I believe his point is that what you say may all be true, but it would have been preferable for purposes of getting the message out if a different case was chosen for the cause célèbre.
In particular, both the Garner and Rice cases were far more clear-cut - it is hard for anyone to reasonably argue they were justified, based on the evidence so far.
Actually doing something wrong would be a start. Every one of these cases of “cops going too far” this year has turned out to be a completely legitimate exercise of power against lawbreakers, that people are objecting to on visceral, non-logical grounds.
Why do these threads always come down to name calling or weird CT type stuff? Can’t people just have an honest difference of opinion without resorting to calling anyone who disagrees with you names like ‘racist’, calling them disingenuous because they look at it differently or saying there are weird left/right wing CTs that are behind it all?

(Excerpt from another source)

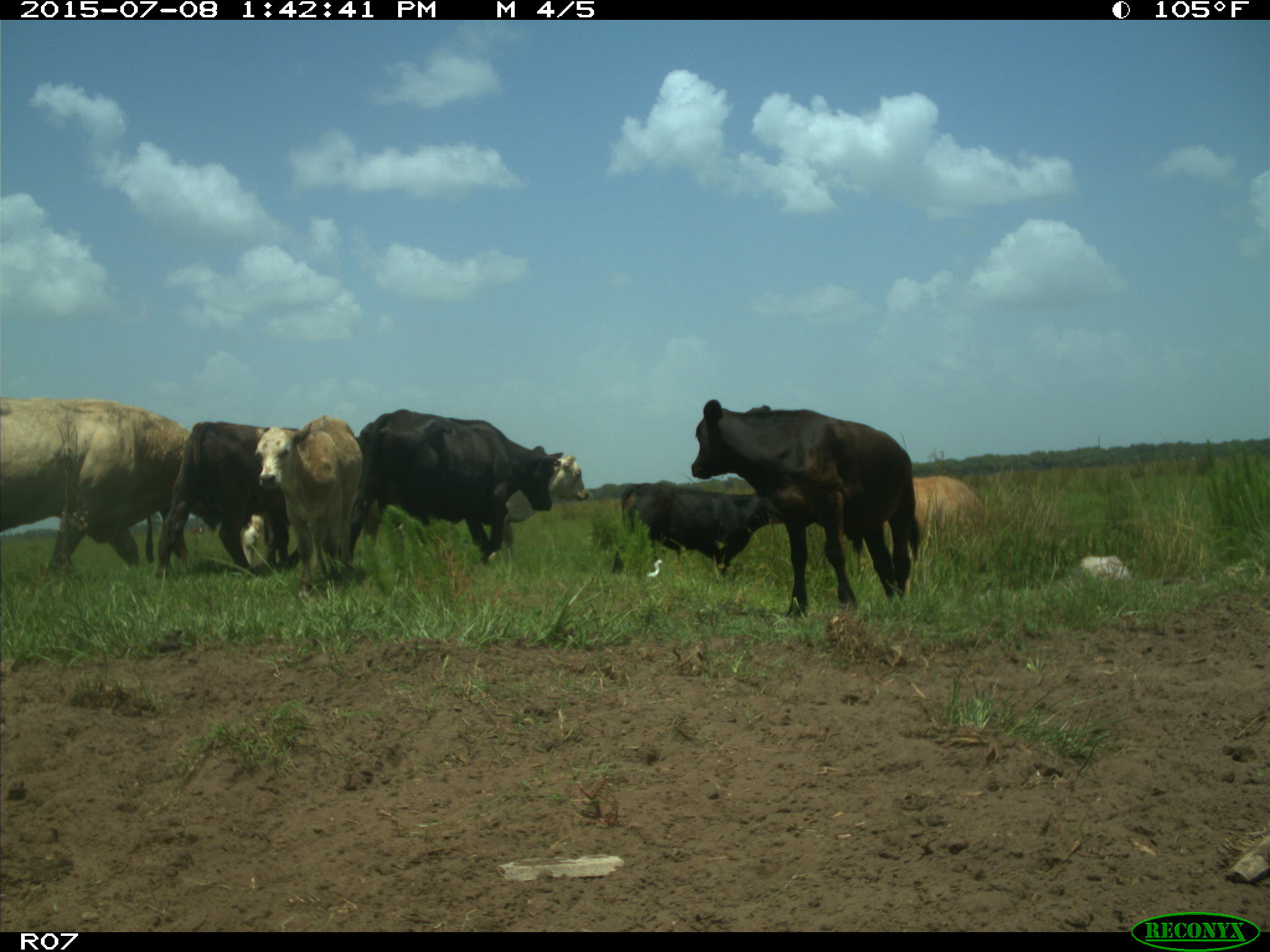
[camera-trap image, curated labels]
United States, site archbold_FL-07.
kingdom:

If the races of the participants were switched and it was a gaggle of black officers responsible for the death of a white man resisting arrest, I would feel exactly the same as I do now. One’s status under the law is not determined by the color of their skin and this is nothing more than petty race-baiting where race is not an issue.
Firstly, they didn’t use “deadly force” against him - they used reasonable force that happened to have an undesireable effect because he was a morbidly obese diabetic with high blood pressure and asthma who nonetheless decided that getting into a physical confrontation with five cops was a bad idea.
Secondly, in his case, since it was not his first offense selling untaxed cigarettes, it was a Class E felony under New York law, punishable by up to four years in jail.
You’re entitled to your own view of what constitutes a legitimate excercise of police power against a criminal suspect, but not to define the motives of others. I object on entirely logical grounds: exposing Garner to the risk of serious injury or death would only be justified if he was an immediate threat to others. He wasn’t. Therefore, the police conduct wasn’t justified.